Below are lines of data; count those containing the word "shop" and write nothing but the number.

◆ ◆ ◆

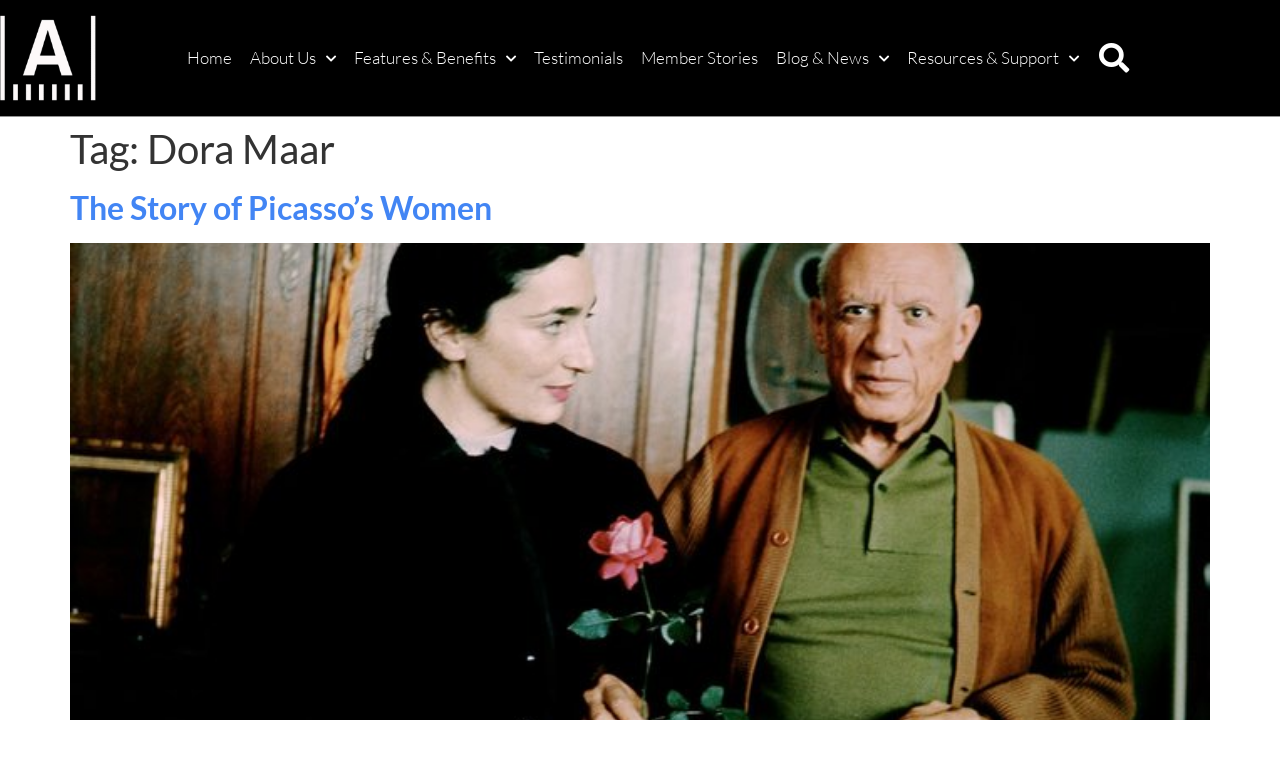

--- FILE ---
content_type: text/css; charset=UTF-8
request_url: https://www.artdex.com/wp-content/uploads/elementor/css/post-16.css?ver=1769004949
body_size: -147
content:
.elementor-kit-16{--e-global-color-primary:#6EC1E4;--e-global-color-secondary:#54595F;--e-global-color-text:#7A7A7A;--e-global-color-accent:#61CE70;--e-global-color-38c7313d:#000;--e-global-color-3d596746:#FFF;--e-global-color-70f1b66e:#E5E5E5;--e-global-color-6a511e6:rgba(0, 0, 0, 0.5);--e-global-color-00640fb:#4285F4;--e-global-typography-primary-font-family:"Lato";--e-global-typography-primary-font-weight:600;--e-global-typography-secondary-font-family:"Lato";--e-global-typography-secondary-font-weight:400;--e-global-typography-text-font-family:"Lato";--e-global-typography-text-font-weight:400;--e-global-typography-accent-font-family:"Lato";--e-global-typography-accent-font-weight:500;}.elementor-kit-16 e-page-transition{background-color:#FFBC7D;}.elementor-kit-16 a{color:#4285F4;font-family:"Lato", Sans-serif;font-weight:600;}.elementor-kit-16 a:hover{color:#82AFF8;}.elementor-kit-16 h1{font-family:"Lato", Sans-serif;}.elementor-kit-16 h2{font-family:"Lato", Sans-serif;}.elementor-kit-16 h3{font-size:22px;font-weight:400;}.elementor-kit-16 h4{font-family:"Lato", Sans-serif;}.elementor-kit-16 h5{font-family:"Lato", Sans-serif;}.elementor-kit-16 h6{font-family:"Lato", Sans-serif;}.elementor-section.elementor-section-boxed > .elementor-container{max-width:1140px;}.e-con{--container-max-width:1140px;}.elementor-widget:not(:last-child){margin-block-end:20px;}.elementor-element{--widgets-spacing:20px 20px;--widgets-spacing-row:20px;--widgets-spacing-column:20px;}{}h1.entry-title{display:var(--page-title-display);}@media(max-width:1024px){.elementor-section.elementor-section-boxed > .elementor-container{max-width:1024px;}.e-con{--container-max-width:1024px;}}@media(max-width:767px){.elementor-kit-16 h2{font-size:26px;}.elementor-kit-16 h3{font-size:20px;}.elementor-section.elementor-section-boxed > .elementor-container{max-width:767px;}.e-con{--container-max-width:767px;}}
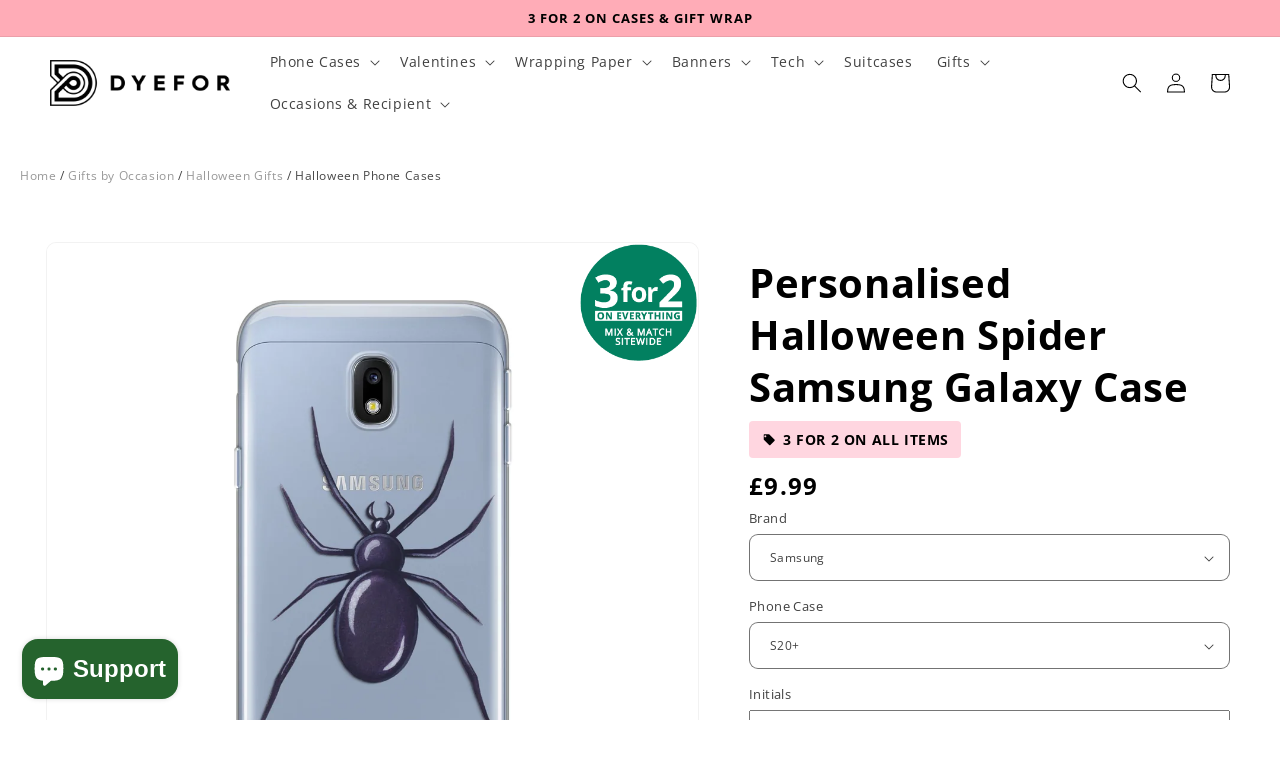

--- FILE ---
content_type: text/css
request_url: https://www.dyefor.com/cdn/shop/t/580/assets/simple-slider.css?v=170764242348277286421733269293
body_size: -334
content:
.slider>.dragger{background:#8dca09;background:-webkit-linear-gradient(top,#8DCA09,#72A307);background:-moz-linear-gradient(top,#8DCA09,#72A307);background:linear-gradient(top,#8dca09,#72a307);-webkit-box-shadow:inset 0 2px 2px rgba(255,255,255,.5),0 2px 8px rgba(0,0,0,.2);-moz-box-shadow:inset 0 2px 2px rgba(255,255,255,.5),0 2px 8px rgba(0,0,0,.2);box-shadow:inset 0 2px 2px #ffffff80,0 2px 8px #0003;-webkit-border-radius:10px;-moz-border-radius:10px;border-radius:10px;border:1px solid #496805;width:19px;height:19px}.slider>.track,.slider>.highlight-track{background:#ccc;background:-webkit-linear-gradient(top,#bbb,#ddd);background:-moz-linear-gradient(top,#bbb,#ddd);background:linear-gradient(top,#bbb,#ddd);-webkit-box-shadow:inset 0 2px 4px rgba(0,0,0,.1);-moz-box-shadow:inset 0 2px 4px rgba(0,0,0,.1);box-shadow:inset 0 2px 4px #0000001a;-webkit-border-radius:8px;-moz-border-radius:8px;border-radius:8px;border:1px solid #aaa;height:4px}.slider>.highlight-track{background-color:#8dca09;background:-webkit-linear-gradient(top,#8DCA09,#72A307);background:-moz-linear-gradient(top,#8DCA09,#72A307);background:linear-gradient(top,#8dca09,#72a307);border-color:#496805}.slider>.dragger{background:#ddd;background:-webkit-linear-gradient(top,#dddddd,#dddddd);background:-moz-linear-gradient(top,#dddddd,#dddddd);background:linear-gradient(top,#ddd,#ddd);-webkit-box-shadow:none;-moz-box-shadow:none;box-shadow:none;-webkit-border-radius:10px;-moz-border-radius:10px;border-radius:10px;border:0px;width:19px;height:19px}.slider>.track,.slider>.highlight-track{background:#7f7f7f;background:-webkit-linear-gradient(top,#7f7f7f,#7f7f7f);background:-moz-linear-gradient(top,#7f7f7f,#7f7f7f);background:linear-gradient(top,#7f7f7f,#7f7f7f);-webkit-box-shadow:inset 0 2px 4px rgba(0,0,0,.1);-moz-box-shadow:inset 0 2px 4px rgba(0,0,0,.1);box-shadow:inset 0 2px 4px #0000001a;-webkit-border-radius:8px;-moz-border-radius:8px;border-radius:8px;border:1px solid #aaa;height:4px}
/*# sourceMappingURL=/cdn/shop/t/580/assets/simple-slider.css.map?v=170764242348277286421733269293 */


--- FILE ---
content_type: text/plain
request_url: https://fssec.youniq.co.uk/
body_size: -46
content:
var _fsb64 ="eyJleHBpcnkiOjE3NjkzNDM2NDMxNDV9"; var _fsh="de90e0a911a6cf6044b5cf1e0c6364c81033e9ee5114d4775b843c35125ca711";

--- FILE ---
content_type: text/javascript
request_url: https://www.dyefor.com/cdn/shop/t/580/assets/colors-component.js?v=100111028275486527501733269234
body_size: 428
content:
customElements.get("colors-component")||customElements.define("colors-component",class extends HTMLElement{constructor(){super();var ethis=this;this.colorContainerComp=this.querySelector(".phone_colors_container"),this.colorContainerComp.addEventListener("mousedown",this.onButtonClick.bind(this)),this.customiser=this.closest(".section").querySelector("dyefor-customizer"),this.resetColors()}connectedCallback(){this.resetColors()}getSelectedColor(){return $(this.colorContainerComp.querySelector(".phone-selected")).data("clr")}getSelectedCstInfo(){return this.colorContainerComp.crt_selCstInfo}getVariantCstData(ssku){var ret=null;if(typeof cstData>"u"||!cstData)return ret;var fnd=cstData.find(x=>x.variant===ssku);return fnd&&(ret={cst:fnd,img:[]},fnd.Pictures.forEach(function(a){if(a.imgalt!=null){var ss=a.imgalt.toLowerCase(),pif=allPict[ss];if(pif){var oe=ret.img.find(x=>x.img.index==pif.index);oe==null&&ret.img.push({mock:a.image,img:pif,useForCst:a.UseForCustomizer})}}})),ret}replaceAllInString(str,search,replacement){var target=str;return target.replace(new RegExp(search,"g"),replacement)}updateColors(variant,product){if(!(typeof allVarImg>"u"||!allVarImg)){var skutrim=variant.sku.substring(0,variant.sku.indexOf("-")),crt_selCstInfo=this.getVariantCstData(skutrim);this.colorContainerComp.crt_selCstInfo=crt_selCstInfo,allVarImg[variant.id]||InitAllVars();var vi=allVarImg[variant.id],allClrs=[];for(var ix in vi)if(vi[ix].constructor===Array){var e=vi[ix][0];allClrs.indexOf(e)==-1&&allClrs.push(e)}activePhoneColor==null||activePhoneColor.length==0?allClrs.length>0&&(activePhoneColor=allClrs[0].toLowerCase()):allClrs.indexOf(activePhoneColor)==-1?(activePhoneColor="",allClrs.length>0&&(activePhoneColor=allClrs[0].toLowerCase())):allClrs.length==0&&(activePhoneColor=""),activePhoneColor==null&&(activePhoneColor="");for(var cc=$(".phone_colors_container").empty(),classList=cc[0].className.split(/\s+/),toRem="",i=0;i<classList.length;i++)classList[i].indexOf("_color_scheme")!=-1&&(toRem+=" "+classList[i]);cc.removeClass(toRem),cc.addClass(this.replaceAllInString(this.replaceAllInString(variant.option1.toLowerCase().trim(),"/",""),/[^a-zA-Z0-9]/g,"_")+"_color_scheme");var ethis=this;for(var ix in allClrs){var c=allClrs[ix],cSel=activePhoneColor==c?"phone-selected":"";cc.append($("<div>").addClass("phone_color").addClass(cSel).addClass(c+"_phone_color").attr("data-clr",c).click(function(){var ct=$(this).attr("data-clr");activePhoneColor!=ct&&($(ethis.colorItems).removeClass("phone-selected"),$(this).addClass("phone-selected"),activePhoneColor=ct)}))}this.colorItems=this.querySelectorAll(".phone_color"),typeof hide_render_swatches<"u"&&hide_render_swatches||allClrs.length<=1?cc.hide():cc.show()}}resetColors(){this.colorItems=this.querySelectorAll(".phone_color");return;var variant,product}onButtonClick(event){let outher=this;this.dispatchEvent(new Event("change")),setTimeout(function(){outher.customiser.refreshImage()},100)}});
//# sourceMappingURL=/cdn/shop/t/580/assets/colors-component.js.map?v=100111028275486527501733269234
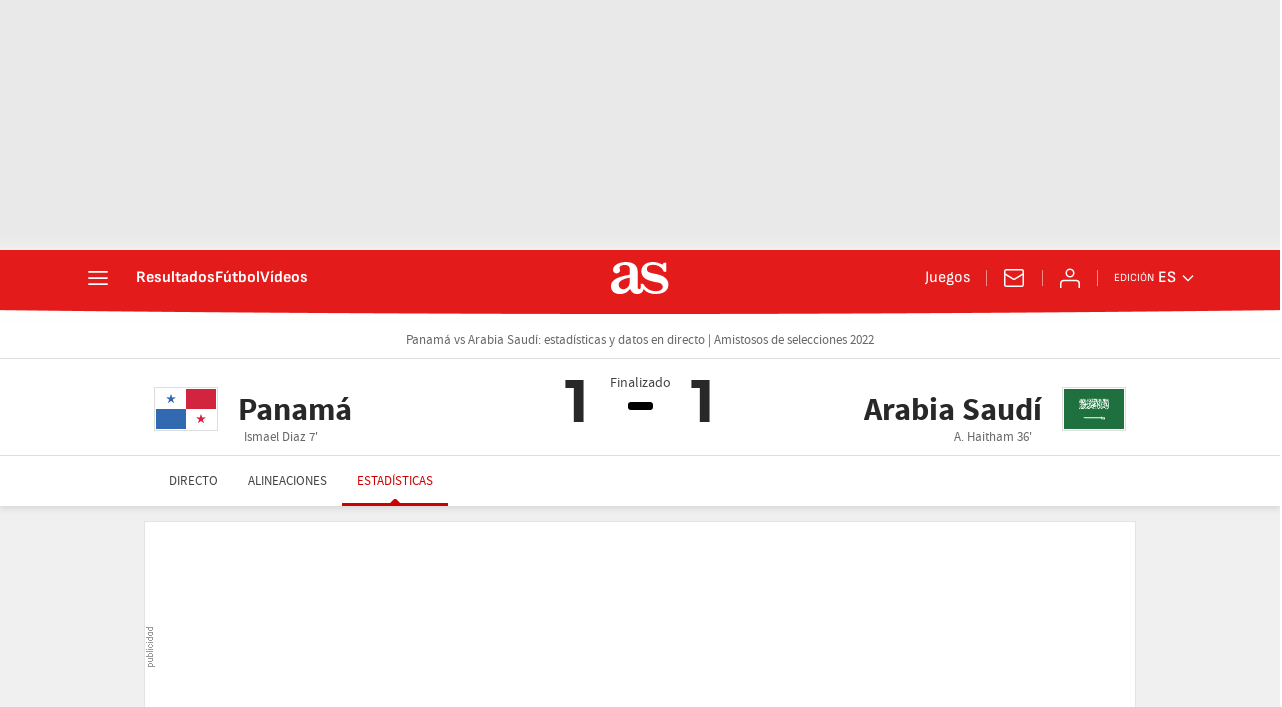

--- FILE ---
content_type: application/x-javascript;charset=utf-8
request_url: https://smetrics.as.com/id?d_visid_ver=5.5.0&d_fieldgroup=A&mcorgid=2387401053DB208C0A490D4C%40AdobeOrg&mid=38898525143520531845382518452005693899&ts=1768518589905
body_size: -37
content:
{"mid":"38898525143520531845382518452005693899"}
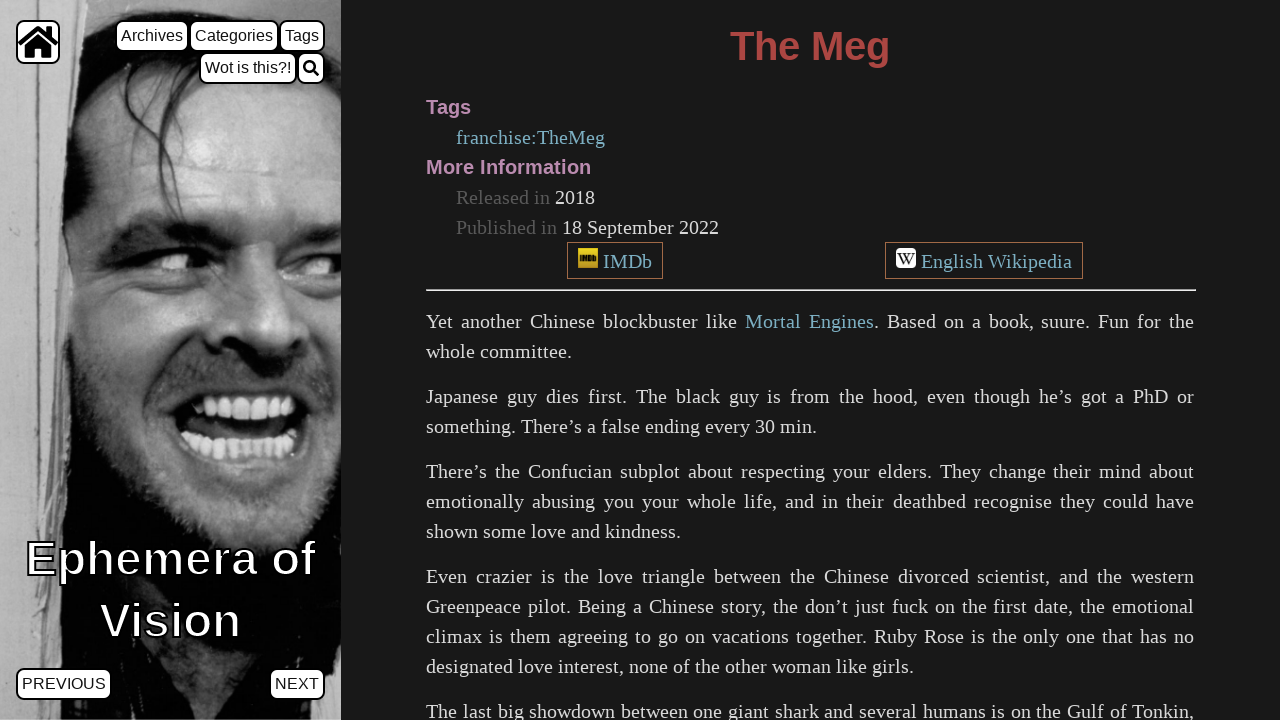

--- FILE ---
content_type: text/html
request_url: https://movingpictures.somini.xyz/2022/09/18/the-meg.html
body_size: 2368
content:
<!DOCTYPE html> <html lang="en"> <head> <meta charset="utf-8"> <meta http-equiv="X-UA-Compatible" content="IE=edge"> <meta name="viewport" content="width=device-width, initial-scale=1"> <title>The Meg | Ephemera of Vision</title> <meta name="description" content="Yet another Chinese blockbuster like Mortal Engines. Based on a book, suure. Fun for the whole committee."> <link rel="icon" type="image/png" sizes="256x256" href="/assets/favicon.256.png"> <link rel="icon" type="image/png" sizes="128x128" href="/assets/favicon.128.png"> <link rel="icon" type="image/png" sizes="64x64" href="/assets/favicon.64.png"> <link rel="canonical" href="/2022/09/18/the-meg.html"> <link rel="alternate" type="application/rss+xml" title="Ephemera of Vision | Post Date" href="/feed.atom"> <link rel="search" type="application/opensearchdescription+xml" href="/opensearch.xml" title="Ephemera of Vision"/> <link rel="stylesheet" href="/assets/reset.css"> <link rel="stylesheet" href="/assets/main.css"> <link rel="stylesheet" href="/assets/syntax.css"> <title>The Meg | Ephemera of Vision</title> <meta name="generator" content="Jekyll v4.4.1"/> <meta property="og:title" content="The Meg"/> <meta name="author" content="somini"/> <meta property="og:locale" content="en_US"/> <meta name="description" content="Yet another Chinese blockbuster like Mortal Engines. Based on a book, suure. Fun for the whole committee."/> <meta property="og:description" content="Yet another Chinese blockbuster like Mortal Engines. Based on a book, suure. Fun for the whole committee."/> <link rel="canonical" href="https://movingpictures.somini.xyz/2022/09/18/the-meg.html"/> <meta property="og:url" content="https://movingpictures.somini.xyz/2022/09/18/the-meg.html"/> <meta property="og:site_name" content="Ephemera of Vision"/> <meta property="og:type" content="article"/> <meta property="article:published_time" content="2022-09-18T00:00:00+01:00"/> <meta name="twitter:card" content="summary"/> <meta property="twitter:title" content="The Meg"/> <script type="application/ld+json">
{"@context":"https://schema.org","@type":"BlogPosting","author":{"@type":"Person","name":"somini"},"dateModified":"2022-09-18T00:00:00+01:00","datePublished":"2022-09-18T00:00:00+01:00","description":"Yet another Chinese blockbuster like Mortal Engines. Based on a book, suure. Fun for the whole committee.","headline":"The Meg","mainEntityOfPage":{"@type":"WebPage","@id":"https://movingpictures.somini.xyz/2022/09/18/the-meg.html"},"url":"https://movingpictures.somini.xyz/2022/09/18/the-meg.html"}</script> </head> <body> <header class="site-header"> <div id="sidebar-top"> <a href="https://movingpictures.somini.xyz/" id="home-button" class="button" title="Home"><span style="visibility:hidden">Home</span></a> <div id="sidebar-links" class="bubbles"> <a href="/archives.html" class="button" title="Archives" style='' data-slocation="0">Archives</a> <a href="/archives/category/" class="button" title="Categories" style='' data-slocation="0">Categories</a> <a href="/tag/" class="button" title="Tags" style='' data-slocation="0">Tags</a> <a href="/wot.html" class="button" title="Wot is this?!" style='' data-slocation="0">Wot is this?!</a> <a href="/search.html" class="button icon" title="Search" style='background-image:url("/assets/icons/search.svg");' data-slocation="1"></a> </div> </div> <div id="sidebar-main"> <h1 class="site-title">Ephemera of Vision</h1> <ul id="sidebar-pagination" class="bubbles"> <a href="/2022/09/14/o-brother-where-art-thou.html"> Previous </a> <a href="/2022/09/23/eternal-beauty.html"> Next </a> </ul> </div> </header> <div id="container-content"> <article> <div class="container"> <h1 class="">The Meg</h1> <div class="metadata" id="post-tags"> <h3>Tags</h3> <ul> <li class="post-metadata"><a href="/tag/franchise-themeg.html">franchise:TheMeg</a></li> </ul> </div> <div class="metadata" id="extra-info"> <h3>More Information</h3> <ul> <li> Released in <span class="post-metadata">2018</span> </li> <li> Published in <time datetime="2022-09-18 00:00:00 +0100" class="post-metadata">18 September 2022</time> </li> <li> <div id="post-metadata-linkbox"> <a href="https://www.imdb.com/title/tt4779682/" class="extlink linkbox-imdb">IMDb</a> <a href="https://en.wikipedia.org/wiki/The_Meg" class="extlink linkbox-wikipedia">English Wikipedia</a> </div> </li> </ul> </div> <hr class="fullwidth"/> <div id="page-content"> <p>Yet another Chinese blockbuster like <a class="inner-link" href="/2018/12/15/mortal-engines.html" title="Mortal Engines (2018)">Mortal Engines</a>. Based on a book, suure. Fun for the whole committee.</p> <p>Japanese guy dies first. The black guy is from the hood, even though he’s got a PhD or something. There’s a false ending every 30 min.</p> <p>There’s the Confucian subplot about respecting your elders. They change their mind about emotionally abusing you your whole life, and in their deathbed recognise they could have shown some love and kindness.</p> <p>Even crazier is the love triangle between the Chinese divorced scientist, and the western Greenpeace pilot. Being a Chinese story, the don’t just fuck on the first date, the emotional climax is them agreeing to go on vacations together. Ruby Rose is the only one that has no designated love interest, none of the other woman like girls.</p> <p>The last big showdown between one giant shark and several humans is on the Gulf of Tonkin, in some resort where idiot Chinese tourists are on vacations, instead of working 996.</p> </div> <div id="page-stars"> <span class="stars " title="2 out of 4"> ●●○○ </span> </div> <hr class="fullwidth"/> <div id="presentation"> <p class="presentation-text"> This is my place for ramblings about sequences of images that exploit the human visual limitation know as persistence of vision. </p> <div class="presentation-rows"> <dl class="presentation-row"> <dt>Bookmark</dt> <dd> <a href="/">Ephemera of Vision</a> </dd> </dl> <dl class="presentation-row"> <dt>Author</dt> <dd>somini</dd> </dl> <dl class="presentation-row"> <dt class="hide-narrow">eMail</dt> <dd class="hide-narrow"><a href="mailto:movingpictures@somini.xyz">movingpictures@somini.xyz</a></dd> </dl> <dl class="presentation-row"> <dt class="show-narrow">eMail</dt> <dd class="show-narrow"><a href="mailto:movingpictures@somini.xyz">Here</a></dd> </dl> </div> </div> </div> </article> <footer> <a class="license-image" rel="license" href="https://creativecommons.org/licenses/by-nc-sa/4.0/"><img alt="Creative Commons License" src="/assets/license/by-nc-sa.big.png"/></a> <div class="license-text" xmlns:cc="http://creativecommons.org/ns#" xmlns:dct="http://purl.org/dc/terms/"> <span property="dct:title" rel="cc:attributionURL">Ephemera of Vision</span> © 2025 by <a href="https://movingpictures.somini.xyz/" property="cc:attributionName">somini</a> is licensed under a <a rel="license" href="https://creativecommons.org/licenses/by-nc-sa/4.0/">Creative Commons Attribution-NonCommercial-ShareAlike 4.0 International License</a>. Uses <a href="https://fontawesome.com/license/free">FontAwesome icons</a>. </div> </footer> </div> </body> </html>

◆ ◆ ◆

> **Exercise solution**
4